DESCRIPTION OF THE TASK: Render every line of the material below as a JSON list of strings, one string per line, with blank lines dropped and the pictures left out.

GIVEN DATA:
---*---

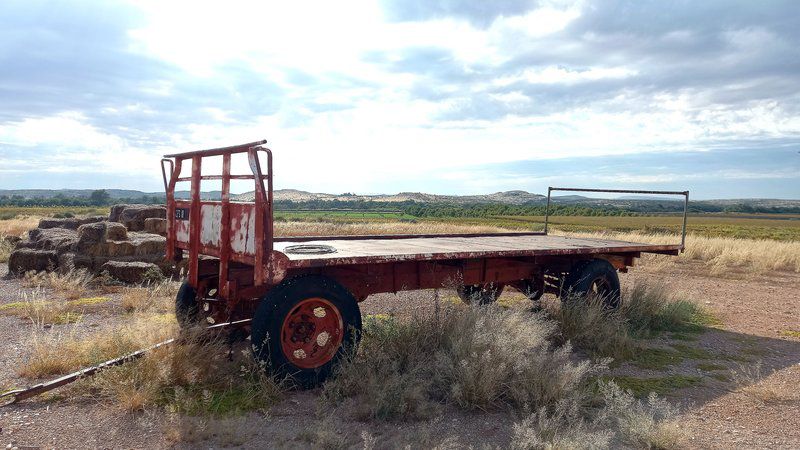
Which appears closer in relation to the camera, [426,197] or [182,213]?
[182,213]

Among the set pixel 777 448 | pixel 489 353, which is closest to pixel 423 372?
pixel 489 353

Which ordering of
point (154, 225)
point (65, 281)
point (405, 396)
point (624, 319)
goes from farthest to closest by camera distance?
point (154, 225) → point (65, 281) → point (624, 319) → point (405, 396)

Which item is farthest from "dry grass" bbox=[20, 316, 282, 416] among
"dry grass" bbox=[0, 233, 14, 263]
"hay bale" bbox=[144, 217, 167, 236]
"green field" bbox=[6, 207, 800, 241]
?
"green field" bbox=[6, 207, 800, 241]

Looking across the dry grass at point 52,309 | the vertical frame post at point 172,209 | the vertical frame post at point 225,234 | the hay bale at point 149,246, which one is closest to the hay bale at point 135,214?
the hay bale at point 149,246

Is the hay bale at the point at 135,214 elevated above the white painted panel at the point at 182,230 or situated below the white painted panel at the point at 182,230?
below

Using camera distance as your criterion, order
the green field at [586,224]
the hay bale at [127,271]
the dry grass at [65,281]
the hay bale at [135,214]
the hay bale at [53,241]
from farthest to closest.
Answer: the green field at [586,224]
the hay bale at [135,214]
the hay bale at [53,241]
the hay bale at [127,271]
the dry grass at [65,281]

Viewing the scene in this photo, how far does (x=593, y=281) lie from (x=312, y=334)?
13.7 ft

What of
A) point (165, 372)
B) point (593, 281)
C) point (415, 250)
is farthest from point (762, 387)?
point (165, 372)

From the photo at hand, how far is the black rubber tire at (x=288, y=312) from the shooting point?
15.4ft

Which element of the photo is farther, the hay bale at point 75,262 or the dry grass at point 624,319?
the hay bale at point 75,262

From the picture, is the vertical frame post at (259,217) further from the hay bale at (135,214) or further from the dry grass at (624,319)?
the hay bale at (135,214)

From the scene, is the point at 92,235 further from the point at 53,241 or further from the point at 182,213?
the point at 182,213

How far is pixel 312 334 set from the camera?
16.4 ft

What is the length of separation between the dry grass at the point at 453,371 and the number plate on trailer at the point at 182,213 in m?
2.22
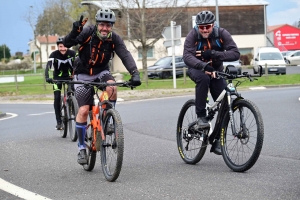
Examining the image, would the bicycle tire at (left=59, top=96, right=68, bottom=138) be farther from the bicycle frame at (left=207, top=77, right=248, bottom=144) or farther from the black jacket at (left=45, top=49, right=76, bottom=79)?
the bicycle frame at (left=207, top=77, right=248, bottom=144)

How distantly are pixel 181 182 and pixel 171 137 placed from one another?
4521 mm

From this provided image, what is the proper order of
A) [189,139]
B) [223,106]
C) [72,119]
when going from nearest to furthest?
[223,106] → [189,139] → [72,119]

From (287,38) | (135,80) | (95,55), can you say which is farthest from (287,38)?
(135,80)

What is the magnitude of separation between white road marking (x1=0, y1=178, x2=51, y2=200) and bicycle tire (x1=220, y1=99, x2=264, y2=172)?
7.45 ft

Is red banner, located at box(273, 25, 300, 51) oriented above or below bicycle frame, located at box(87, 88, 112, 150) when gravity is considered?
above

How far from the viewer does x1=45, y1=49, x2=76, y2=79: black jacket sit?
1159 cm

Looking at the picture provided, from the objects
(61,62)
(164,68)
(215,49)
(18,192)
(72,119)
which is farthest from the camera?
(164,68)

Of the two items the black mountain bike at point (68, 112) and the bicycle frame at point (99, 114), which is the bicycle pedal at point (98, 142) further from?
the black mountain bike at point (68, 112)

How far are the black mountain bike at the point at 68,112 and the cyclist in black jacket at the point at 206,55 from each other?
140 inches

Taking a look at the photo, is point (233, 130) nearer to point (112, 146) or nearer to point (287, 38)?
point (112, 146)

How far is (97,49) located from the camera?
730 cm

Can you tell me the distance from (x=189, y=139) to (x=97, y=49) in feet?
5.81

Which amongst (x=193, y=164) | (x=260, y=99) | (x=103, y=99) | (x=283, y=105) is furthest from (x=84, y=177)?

---*---

RESULT BELOW:
[
  "Which appears closer in relation to the camera, [426,197] or [182,213]?",
  "[182,213]",
  "Among the set pixel 777 448 | pixel 489 353, which is closest to pixel 423 372?",
  "pixel 489 353",
  "Which ordering of",
  "point (154, 225)",
  "point (65, 281)",
  "point (405, 396)",
  "point (624, 319)",
  "goes from farthest to closest by camera distance?",
  "point (154, 225) → point (65, 281) → point (624, 319) → point (405, 396)",
  "Which item is farthest from \"dry grass\" bbox=[20, 316, 282, 416] among",
  "\"dry grass\" bbox=[0, 233, 14, 263]",
  "\"hay bale\" bbox=[144, 217, 167, 236]",
  "\"green field\" bbox=[6, 207, 800, 241]",
  "?",
  "\"green field\" bbox=[6, 207, 800, 241]",
  "Looking across the dry grass at point 52,309 | the vertical frame post at point 172,209 | the vertical frame post at point 225,234 | the hay bale at point 149,246, which one is closest to the hay bale at point 135,214?",
  "the hay bale at point 149,246",
  "Is the hay bale at the point at 135,214 elevated above the white painted panel at the point at 182,230 or situated below the white painted panel at the point at 182,230?",
  "below",
  "Using camera distance as your criterion, order",
  "the green field at [586,224]",
  "the hay bale at [127,271]",
  "the dry grass at [65,281]",
  "the hay bale at [135,214]",
  "the hay bale at [53,241]",
  "from farthest to closest.",
  "Answer: the green field at [586,224]",
  "the hay bale at [135,214]",
  "the hay bale at [53,241]",
  "the hay bale at [127,271]",
  "the dry grass at [65,281]",
  "Viewing the scene in this photo, how far does (x=593, y=281) lie from (x=312, y=334)?",
  "13.7 ft",
  "What of",
  "A) point (165, 372)",
  "B) point (593, 281)",
  "C) point (415, 250)",
  "is farthest from point (762, 387)?",
  "point (165, 372)",
  "From the photo at hand, how far is the black rubber tire at (x=288, y=312) from the shooting point?",
  "15.4ft",
  "Which element of the photo is farther, the hay bale at point 75,262 or the dry grass at point 624,319?",
  "the hay bale at point 75,262",
  "From the picture, is the vertical frame post at (259,217) further from the hay bale at (135,214) or further from the dry grass at (624,319)?",
  "the hay bale at (135,214)",
  "From the scene, is the point at 92,235 further from the point at 53,241 or further from the point at 182,213?",
  "the point at 182,213",
  "How far is pixel 312 334 set from the camera?",
  "16.4 ft",
  "What is the length of separation between the dry grass at the point at 453,371 and the number plate on trailer at the point at 182,213 in m?",
  "2.22",
  "Examining the image, would the bicycle tire at (left=59, top=96, right=68, bottom=138) be farther from the bicycle frame at (left=207, top=77, right=248, bottom=144) or farther from the black jacket at (left=45, top=49, right=76, bottom=79)?",
  "the bicycle frame at (left=207, top=77, right=248, bottom=144)",
  "How distantly are pixel 181 182 and pixel 171 137 placed from one another?",
  "4521 mm",
  "From this provided image, what is the proper order of",
  "A) [189,139]",
  "B) [223,106]",
  "C) [72,119]",
  "when going from nearest to furthest?",
  "[223,106] → [189,139] → [72,119]",
  "From (287,38) | (135,80) | (95,55), can you say which is farthest from (287,38)?",
  "(135,80)",
  "What is the magnitude of separation between white road marking (x1=0, y1=178, x2=51, y2=200) and bicycle tire (x1=220, y1=99, x2=264, y2=172)?",
  "7.45 ft",
  "Is red banner, located at box(273, 25, 300, 51) oriented above or below bicycle frame, located at box(87, 88, 112, 150) when gravity is considered?",
  "above",
  "How far from the viewer does x1=45, y1=49, x2=76, y2=79: black jacket sit?",
  "1159 cm",
  "Looking at the picture provided, from the objects",
  "(61,62)",
  "(164,68)",
  "(215,49)",
  "(18,192)",
  "(72,119)",
  "which is farthest from the camera?",
  "(164,68)",
  "Of the two items the black mountain bike at point (68, 112) and the bicycle frame at point (99, 114), which is the bicycle pedal at point (98, 142) further from?",
  "the black mountain bike at point (68, 112)",
  "How far are the black mountain bike at the point at 68,112 and the cyclist in black jacket at the point at 206,55 from each other?",
  "140 inches",
  "Taking a look at the photo, is point (233, 130) nearer to point (112, 146) or nearer to point (287, 38)?",
  "point (112, 146)",
  "How far is (97,49) located from the camera?",
  "730 cm",
  "Can you tell me the distance from (x=189, y=139) to (x=97, y=49) in feet?",
  "5.81",
  "Which amongst (x=193, y=164) | (x=260, y=99) | (x=103, y=99) | (x=283, y=105) is furthest from (x=84, y=177)?"
]